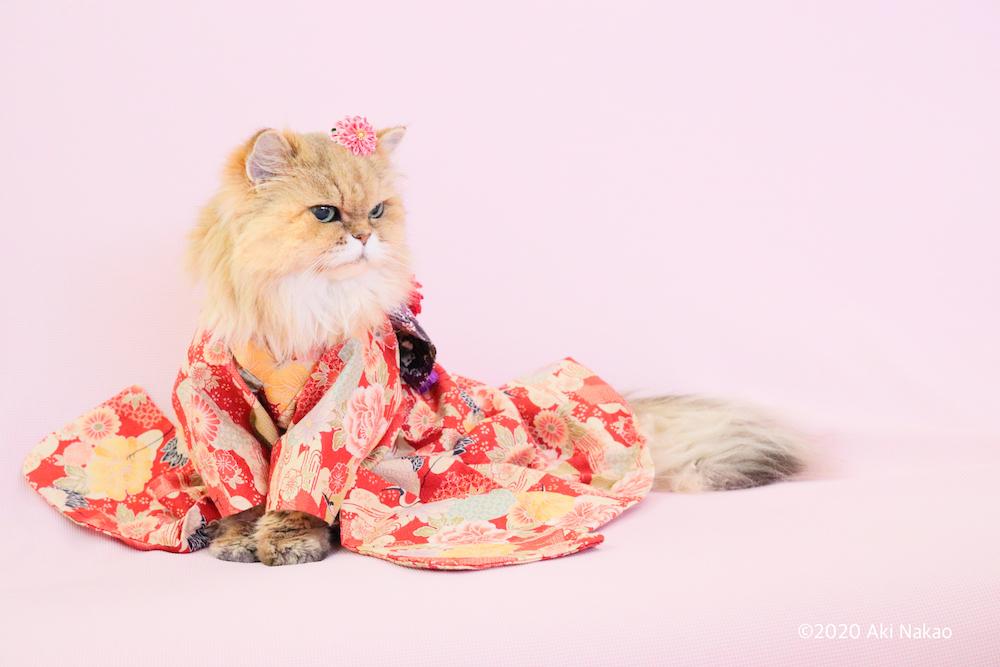 着物姿の猫 by ねこミュニケーター中尾亜希さんの愛猫で20歳を迎えた「にゃんちー」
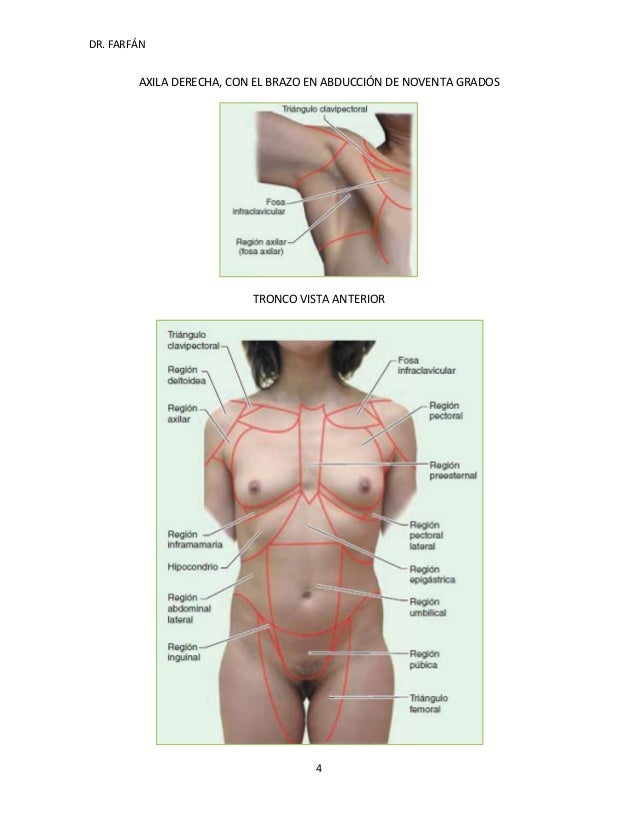 Asombroso Anatomía Humana Izquierda Del Abdomen Molde - Anatomía de ...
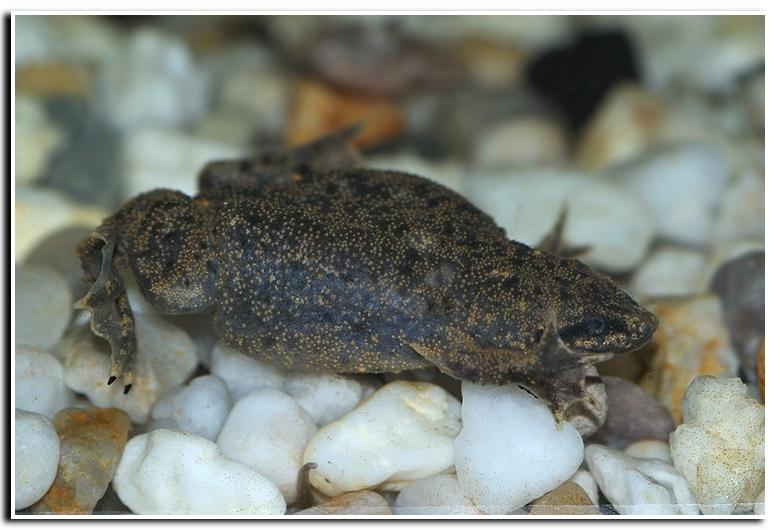 Image of Western dwarf clawed frog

━━━━━━━━━━

### To do
Recopy the full listing exactly, passing over any picture.

### Output for this task
 着物姿の猫 by ねこミュニケーター中尾亜希さんの愛猫で20歳を迎えた「にゃんちー」
 Asombroso Anatomía Humana Izquierda Del Abdomen Molde - Anatomía de ...
 Image of Western dwarf clawed frog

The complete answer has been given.